01:00Both scenarios don't seem to be constructive, though, for U.S. equities, is what I hear you saying there indirectly.
01:07We're not super positive on U.S. equities at this point in time.
01:10If you actually look at the month of April alone, the U.S. equities were completely flat for the month,
01:14which is counterintuitive given all the things that happened in between and the huge volatility that came mid-month.
01:20But we do think that by this point, the market has already priced in that probably the average tariff for the U.S.
01:26is going to be 10 percent and maybe China specifically around 30 percent.
01:30So that's probably already a best case scenario in terms of where the tariffs settle out.
01:36People also have pretty high expectations regarding the passage of the big, beautiful bill,
01:40which is going to be potentially at least near-term stimulative with all the massive tax cuts,
01:45albeit medium to longer term.
01:47Who knows what that does to the fiscal picture?

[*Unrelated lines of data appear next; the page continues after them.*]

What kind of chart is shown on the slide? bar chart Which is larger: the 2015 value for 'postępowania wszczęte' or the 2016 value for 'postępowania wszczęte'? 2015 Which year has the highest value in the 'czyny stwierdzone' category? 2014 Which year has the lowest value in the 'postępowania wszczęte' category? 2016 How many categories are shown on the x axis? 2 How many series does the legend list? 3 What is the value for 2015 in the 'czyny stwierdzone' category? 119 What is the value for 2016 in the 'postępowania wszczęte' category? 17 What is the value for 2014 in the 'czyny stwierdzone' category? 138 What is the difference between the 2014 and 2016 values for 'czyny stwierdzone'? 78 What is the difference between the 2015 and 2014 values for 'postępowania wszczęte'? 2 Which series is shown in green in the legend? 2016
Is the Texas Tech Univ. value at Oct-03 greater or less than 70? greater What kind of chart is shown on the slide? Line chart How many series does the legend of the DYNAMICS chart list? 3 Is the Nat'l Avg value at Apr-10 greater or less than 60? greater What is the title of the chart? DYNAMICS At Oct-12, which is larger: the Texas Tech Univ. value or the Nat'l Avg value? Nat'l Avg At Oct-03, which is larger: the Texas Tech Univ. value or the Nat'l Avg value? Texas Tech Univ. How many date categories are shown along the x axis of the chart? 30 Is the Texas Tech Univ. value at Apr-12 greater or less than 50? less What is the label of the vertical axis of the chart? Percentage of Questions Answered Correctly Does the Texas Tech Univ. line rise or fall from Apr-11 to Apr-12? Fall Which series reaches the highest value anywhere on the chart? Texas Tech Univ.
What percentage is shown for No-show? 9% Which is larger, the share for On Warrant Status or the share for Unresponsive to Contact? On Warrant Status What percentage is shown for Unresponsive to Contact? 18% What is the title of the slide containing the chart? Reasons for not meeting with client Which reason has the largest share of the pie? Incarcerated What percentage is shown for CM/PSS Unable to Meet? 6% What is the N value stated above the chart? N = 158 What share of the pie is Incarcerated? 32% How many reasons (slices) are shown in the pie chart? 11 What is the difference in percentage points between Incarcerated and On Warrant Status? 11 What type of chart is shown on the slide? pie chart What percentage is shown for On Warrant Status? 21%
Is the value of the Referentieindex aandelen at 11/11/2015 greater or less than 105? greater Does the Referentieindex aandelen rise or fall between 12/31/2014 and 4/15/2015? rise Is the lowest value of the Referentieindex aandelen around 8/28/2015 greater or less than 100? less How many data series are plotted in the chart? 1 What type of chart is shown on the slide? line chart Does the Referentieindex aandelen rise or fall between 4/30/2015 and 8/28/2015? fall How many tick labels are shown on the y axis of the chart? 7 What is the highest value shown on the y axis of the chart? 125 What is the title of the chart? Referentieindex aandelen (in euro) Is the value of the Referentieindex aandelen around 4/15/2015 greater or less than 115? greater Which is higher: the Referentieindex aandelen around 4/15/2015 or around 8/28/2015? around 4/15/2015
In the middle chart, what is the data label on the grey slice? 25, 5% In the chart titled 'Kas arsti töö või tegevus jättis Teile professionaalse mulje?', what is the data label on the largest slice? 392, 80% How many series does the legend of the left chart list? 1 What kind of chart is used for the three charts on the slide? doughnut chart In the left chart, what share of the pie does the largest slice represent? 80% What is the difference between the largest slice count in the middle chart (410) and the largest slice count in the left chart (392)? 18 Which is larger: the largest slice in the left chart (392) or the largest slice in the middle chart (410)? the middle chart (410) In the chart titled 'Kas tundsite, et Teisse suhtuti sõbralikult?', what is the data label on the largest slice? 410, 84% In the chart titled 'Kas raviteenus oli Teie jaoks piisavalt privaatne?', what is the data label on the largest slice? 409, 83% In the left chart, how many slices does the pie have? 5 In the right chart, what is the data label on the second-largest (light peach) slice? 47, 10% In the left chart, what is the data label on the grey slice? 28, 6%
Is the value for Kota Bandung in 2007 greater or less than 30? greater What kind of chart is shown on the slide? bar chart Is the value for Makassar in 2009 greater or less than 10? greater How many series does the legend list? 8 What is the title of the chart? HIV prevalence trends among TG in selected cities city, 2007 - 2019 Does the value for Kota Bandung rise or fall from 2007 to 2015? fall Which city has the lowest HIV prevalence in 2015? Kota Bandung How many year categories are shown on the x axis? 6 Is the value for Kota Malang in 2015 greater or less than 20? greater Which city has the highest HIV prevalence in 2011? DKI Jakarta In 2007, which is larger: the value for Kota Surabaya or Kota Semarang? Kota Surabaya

01:49So I think the market has kind of priced in a lot of positives on the U.S. equities already.
01:53So we actually think that fixed income might be a little bit more interesting at this point in time,
01:57with the Treasury close to 4.5 percent.
02:00If it goes up any further or significantly further, I think actually, you know,
02:03Besant and Trump have mentioned they actually wanted Treasuries to come off.
02:07They wanted the 10-year to be closer to 4, maybe even lower.
02:09So I think the risk-reward for fixed income is probably better versus U.S. equities at this moment.